Les condamnations récentes de douze médecins, dans l'État du Madhya Pradesh, ouvrent de nouveau le dossier des controverses en matière d'essais médicamenteux en Inde. Une amende de 5 000 roupies (72 euros) a été infligée aux docteurs pour ne pas avoir fourni de détails concernant une série de tests conduits à l'hôpital public de la ville d'Indore. Les effets du Tadalafil, un médicament contre l'hypertension artérielle, déjà sur le marché pour traiter des dysfonctionnements sexuels, auraient été étudiés auprès des patients de l'unité psychiatrique, y compris des enfants. Si les médecins invoquent des clauses de confidentialité, le docteur Anand Rai, l'activiste qui a alerté sur la situation, dénonce "des peines ridicules". Et l'affaire souligne de réelles inquiétudes sur le déroulement des tests de médicaments en Inde.
Depuis quelques années, des associations de défense des droits de l'homme se mobilisent. Car le contexte est propice à ces mauvaises pratiques : faibles coûts, absence de contrôles, corruption et ignorance des patients. Autant d'éléments pour imaginer le pire : des Indiens pauvres et ruraux utilisés comme "cobayes" par des géants pharmaceutiques. Depuis l'assouplissement, en 2005, de la législation sur les tests de médicaments étrangers, ces scénarios alarmistes sont souvent évoqués par les médias.

# Lot d'enregistrements

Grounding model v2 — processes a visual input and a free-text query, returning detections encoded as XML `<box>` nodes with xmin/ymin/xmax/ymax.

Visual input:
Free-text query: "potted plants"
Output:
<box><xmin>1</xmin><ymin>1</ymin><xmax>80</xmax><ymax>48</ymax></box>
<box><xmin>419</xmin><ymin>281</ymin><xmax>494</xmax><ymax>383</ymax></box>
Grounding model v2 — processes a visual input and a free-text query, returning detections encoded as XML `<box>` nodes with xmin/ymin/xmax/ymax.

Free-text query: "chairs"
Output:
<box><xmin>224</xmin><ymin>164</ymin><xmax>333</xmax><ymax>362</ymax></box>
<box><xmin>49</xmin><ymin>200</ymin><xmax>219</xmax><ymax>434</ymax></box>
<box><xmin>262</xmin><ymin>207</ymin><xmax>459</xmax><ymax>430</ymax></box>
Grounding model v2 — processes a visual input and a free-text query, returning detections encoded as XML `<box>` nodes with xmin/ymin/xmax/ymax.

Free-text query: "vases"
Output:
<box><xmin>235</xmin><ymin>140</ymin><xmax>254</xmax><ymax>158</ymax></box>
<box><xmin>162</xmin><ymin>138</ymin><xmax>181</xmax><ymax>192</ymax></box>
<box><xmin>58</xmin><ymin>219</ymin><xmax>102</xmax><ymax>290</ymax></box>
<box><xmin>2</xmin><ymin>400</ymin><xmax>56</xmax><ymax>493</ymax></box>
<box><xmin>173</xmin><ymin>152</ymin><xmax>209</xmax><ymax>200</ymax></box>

# Marche à suivre
Reprenez l'article sur les essais de médicaments en Inde et écrivez la suite de son dernier paragraphe.

# Votre réponse
Qu'en est-il vraiment ? En théorie, les essais doivent être strictement approuvés par différentes instances, notamment par un comité éthique. Mais ce dernier peut être "indépendant", en clair privé, et donc influençable par des intérêts non moins privés. Actuellement, 1 500 séries d'essais sont conduites en Inde sur près de 150 000 sujets. Les décès de patients testés ont augmenté : 671 en 2010, contre 137 en 2007. Seuls certains décès auraient un lien direct avec les essais cliniques et, l'an dernier, quatre cas ont été dédommagés. Mais les scandales surgissent régulièrement. Dernièrement, des accusations se sont ainsi portées sur l'hôpital de la ville de Bhopal, théâtre, en 1984, d'une catastrophe industrielle meurtrière causée par un gaz toxique. "L'hôpital devait mener des recherches sur les effets de l'isocyanate de méthyle, produit à l'origine du désastre, rapporte la revue médicale Mims. Au lieu de se concentrer sur ces enjeux, l'hôpital est vite devenu un fief de tests de médicaments."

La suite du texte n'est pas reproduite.